Shares of Twist Bioscience (TWST -1.09%) rose nearly 15% today after the company announced the pricing of a public offering of common stock. The DNA synthesis pioneer will issue up to 5.3 million shares at $28 apiece. The offering could bring in gross proceeds of up to $150 million.
A company's stock usually declines after the announcement of a public offering of common stock. The markets tend to adjust the share price lower to account for the dilution of existing shareholders, while keeping the market cap at about the same level. For example, the latest offering from Twist Bioscience will increase the number of shares outstanding by 15%, which is roughly the decline investors might have expected from today's news.
As of 11:00 a.m. EST, the small-cap stock had settled to a 13.5% gain.
Why are shares rising on news of dilution? There are a couple of potential explanations.
First, Twist Bioscience is in constant need of cash. The company reported an operating loss of $70 million in fiscal 2018 and an operating loss of $108.8 million in fiscal 2019. It expects a net loss of at least $107 million in fiscal 2020, which rises to $129.5 million when a recent legal settlement is included. The business ended December with $103 million in cash and raised a small amount of cash last month (also through a public offering of common stock). Therefore, raising up to another $150 million in gross proceeds removes any near-term concerns of a cash crunch.
Second, through a separate and unrelated filing, investors learned today that Illumina owned 5.1% of Twist Bioscience at the end of 2019. But the customary end-of-the-year disclosure isn't really news.
Illumina owned a 6.3% stake in Twist Bioscience at the time of the initial public offering (IPO) in October 2018. The proportional stake has fallen since then due to dilution. For instance, if Illumina didn't take part in the two stock offerings since the beginning of this year, then its stake will drop to 4.2% after the latest offering is completed.

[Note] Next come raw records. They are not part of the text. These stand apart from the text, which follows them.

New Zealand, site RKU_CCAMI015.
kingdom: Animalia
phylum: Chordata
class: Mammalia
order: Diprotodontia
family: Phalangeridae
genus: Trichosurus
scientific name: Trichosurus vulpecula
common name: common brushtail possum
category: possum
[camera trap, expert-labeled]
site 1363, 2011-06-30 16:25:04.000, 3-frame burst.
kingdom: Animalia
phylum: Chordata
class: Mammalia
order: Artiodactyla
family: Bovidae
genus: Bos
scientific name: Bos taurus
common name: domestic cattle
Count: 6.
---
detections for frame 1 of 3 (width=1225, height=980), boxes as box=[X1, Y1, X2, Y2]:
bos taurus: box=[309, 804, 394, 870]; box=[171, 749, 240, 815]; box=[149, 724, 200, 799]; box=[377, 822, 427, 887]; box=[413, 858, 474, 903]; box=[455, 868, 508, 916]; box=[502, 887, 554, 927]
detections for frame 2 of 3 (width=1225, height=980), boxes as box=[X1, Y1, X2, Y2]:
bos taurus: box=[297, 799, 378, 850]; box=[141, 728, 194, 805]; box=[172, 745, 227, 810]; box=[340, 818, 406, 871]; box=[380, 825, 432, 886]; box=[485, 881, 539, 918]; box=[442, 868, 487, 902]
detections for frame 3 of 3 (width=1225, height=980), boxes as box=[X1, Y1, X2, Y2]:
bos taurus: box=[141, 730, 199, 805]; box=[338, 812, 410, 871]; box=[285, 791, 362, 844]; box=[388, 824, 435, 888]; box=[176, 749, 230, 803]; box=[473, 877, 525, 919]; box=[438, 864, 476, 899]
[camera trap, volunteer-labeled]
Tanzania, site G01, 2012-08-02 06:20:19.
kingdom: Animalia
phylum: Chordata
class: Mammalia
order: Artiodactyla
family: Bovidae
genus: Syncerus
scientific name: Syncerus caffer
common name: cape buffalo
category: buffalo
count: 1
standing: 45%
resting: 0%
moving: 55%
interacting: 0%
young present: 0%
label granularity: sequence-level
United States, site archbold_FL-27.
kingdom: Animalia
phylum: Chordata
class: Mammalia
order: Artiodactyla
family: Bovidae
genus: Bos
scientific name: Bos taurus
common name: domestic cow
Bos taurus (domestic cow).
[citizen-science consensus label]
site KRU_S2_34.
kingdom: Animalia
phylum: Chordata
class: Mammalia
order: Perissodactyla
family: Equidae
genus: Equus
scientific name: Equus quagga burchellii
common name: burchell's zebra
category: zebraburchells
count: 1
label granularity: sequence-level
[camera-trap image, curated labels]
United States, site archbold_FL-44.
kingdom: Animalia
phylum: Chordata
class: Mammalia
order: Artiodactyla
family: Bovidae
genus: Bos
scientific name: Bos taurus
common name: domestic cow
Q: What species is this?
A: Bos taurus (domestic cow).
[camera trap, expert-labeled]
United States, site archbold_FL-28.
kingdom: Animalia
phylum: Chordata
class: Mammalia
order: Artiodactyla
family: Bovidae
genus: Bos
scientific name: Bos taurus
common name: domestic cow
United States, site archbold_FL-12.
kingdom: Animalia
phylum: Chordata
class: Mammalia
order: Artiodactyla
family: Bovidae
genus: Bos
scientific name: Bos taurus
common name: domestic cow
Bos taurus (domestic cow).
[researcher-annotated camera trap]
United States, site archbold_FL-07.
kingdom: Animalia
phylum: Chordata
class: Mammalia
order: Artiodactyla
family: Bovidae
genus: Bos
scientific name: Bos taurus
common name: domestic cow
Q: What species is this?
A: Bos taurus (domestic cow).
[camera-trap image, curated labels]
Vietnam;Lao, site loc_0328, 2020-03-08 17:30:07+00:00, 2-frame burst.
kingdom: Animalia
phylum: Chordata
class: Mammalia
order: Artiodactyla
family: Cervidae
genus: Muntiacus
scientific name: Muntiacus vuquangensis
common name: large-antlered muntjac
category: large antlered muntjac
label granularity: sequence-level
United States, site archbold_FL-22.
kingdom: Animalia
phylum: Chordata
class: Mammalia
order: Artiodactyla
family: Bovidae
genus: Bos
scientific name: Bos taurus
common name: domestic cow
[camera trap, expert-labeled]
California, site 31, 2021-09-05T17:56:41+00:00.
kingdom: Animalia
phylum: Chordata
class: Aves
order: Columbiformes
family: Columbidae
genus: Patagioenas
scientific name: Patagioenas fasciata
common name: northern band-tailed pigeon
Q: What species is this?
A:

Considering operating losses have grown for eight consecutive quarters, investors are happy to see Twist Bioscience raise what amounts to another year's worth of cash. But tapping into the public markets has its costs. If all of the shares up for grabs in the latest offering hit the market, then the number of outstanding shares will have increased 53% since the IPO. That's a significant amount of dilution in a 16-month span. If Twist Bioscience can't start growing gross profits faster than operating expenses, then investors might stop giving the company the benefit of the doubt.